Nonetheless, the challenge of a distributed environment is that centralization attempts in general are far more difficult to coordinate. This has been especially true of the pure pull model (aka Web client/server) where the only recourse to confirmation or further action of a transaction is an out of bound process (typically e-mail). However, AJAX is rewriting the rules here, and one of the most immediate effects of this rewriting is that in-bound processes (receiving asynchronous confirmation of a transaction, for instance, or receiving a bundle of information from a transaction necessary to perform additional processing) now become feasible. Any form of resource management application, from stock trading to hotel room scheduling to medical management systems can now treat the browser not so much as an end-point but simply another processing node in a (potentially cyclic) tree of processes.

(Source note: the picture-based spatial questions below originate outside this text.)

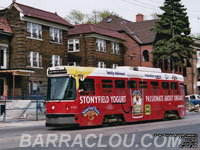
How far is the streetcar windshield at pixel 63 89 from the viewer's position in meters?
17.7

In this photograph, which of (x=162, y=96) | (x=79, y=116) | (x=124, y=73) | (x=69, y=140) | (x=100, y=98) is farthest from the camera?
(x=162, y=96)

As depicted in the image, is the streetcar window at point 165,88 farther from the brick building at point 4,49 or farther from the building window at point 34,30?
the building window at point 34,30

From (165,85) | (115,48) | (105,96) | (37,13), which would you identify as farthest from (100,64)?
(105,96)

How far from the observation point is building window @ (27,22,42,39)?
38500 mm

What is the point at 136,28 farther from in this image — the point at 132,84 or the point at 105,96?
the point at 105,96

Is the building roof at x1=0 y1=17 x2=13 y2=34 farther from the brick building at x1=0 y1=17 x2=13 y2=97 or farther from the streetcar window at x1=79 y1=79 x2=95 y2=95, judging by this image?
the streetcar window at x1=79 y1=79 x2=95 y2=95

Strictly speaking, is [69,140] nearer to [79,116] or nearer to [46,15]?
[79,116]

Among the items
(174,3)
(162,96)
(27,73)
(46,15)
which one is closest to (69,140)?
(162,96)

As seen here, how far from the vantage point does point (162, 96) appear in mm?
23750

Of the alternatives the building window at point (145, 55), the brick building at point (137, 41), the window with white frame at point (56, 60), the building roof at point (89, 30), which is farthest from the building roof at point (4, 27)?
the building window at point (145, 55)

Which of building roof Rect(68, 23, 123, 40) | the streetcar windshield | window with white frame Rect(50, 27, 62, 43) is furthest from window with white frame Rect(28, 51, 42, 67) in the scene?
the streetcar windshield

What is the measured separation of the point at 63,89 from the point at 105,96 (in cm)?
252

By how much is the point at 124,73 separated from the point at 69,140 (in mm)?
8553

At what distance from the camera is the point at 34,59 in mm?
39156
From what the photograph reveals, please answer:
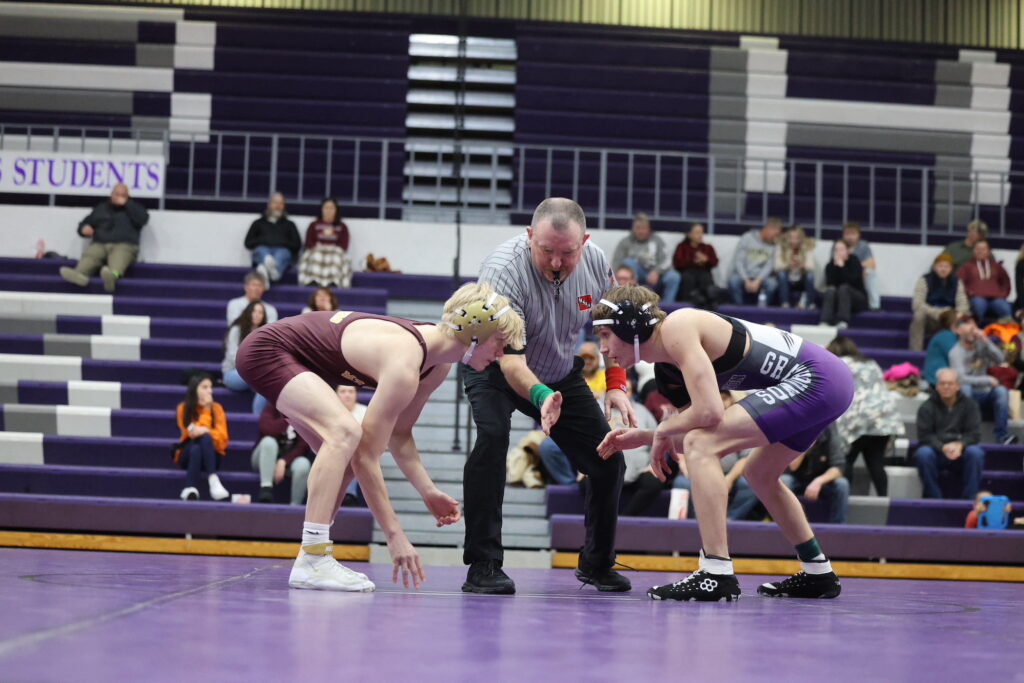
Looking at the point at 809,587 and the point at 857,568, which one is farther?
the point at 857,568

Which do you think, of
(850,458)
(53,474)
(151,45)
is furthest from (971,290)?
(151,45)

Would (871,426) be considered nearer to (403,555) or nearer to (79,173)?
(403,555)

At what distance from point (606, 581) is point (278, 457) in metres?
4.00

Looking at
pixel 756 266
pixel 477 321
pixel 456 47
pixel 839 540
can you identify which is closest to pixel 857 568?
pixel 839 540

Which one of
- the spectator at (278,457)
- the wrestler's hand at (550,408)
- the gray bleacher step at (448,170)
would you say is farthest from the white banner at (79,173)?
the wrestler's hand at (550,408)

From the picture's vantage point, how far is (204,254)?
11.3 meters

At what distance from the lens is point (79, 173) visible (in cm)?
1138

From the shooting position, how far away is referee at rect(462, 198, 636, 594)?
4.21 m

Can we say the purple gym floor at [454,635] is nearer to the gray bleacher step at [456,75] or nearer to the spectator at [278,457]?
the spectator at [278,457]

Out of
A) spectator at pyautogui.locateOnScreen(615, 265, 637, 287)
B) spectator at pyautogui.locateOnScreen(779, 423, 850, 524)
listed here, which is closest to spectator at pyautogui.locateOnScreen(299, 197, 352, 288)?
spectator at pyautogui.locateOnScreen(615, 265, 637, 287)

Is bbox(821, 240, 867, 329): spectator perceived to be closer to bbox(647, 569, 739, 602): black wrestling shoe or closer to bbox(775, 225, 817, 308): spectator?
bbox(775, 225, 817, 308): spectator

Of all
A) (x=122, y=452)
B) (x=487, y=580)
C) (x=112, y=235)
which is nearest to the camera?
(x=487, y=580)

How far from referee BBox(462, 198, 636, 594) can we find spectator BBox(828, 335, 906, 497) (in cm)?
408

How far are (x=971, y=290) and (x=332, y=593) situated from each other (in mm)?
8696
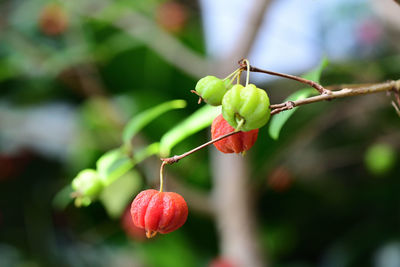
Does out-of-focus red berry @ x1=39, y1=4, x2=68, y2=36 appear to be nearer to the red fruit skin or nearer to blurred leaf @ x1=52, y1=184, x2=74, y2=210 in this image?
blurred leaf @ x1=52, y1=184, x2=74, y2=210

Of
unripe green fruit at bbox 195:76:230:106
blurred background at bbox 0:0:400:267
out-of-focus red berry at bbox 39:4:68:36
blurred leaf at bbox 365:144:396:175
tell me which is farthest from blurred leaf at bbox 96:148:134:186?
out-of-focus red berry at bbox 39:4:68:36

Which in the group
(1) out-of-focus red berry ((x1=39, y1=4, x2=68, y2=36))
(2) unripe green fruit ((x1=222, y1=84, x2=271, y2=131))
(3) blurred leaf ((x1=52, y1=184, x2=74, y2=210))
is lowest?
(2) unripe green fruit ((x1=222, y1=84, x2=271, y2=131))

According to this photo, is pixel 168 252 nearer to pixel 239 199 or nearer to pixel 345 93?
pixel 239 199

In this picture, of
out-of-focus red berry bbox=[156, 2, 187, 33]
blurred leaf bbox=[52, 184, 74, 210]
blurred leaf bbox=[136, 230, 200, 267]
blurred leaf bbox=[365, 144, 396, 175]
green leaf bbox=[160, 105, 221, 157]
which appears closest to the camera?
green leaf bbox=[160, 105, 221, 157]

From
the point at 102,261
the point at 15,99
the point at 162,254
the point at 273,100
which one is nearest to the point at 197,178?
the point at 162,254

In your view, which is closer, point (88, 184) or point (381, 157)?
point (88, 184)

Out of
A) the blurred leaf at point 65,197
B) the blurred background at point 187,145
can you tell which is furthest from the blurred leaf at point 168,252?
the blurred leaf at point 65,197

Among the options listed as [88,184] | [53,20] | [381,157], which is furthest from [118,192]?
[53,20]

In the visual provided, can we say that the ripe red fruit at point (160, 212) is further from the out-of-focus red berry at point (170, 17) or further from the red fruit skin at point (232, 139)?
the out-of-focus red berry at point (170, 17)
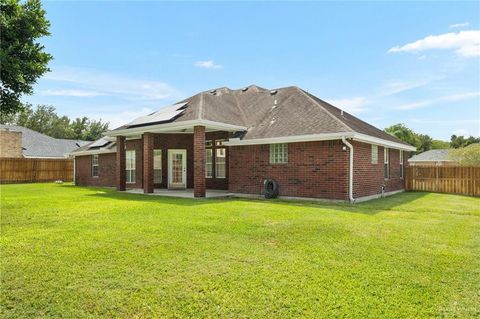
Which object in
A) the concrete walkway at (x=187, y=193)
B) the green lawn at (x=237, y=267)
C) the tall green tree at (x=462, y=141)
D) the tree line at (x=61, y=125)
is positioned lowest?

Something needs to coordinate those processors, however. Pipelines are the logical mechanism to do that. By encoding them in XML, you can pass the process descriptors to the necessary processors without having to worry about what processing language those processors are using. Pipelines by themselves are fundamentally acyclic - they have definitive endpoints, but a good process flow architect also realizes that by placing two pipelines together what you end up creating is a circuit. If you have a pipeline language that can realistically handle asychronous invocation over the short term (which is a fundamental flaw in Ant, as it is (I believe) a synchronous application) then ultimately the only synchronous points that you need come when one pipeline hands off its results to another pipeline.
I don’t find it at all accidental that pipeline architectures have recently gained interest (the W3C has been wrestling with this problem for about a year, and orchestration has long been the holy grail of companies such as Microsoft). AJAX programming is redefining the role of the worlds most common user interface - the web. Asynchronous methodologies on the client are essentially now pushing for a significant re-evaluation of asynchronous methodologies on the server, with the attendant realizations that existing solutions (including the SOAP/WSDL/WDDL stack) are frequently too complex for people to feel comfortable using, because they presuppose that it is the nodes, rather than the conduits, that are the critical pieces of the network.

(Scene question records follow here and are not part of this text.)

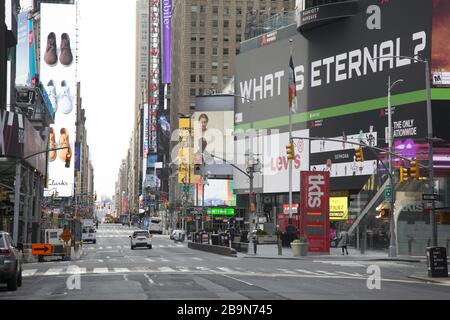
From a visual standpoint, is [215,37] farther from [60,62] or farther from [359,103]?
[359,103]

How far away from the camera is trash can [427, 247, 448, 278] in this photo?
30859 mm

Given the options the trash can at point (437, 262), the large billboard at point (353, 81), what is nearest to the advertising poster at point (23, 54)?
the large billboard at point (353, 81)

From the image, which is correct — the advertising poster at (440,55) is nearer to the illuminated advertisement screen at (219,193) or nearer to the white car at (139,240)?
the white car at (139,240)

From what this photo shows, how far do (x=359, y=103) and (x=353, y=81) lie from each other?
2.92 meters

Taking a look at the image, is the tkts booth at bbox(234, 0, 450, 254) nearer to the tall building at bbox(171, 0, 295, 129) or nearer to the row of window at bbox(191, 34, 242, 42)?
the row of window at bbox(191, 34, 242, 42)

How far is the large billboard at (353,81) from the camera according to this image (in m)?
76.1

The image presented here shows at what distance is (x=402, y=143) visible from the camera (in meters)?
76.1

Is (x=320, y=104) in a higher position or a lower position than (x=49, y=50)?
lower

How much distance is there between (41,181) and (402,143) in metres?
37.5

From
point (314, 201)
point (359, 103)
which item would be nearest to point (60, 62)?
point (359, 103)

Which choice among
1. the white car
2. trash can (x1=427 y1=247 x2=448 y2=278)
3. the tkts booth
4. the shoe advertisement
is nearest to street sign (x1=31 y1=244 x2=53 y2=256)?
the white car

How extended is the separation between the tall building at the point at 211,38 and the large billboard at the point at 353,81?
2640 inches
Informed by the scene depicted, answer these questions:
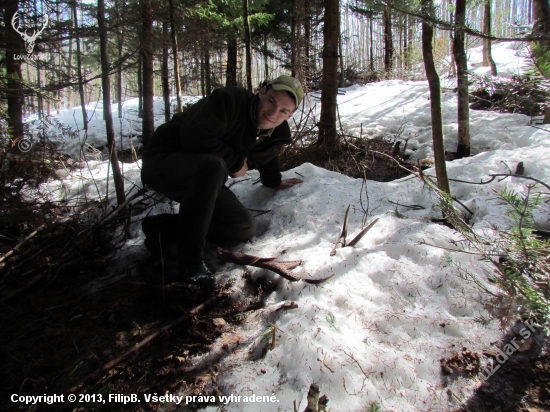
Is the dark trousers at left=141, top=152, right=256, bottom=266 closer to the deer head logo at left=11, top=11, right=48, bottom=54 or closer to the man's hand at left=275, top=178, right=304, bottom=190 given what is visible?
the man's hand at left=275, top=178, right=304, bottom=190

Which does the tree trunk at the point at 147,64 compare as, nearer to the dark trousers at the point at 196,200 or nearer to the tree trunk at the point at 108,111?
the tree trunk at the point at 108,111

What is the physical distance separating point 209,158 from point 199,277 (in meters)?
0.73

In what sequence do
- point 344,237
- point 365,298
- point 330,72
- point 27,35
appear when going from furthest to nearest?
point 330,72 < point 27,35 < point 344,237 < point 365,298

Pipelines, on the other hand, are fundamentally RESTian in nature - they concentrate on the interactions of “molecular” conduits, and while the characteristics of the individual “atomic” servers are important, without some formal overriding governor at the molecular level more complex structures become ever harder to build and maintain, and the atoms themselves remain largely isolated.
I’m not sure which pipeline architecture will ultimately prove dominant, though if history is any indication it is likely that for a while we may have several in play before any one network becomes sufficiently compelling. I personally am intrigued with the pipeline architecture presented by the W3C, both because of the esteemed efforts of Mr. Walsh and because the design itself has a great deal of merit and integrity. I’d recommend checking it out at http://www.w3.org/TR/xproc/.
Kurt Cagle is an author, industry analyst and software developer living in Victoria, British Columbia, which is, like much of the Pacific Northwest, in significant danger of floating away.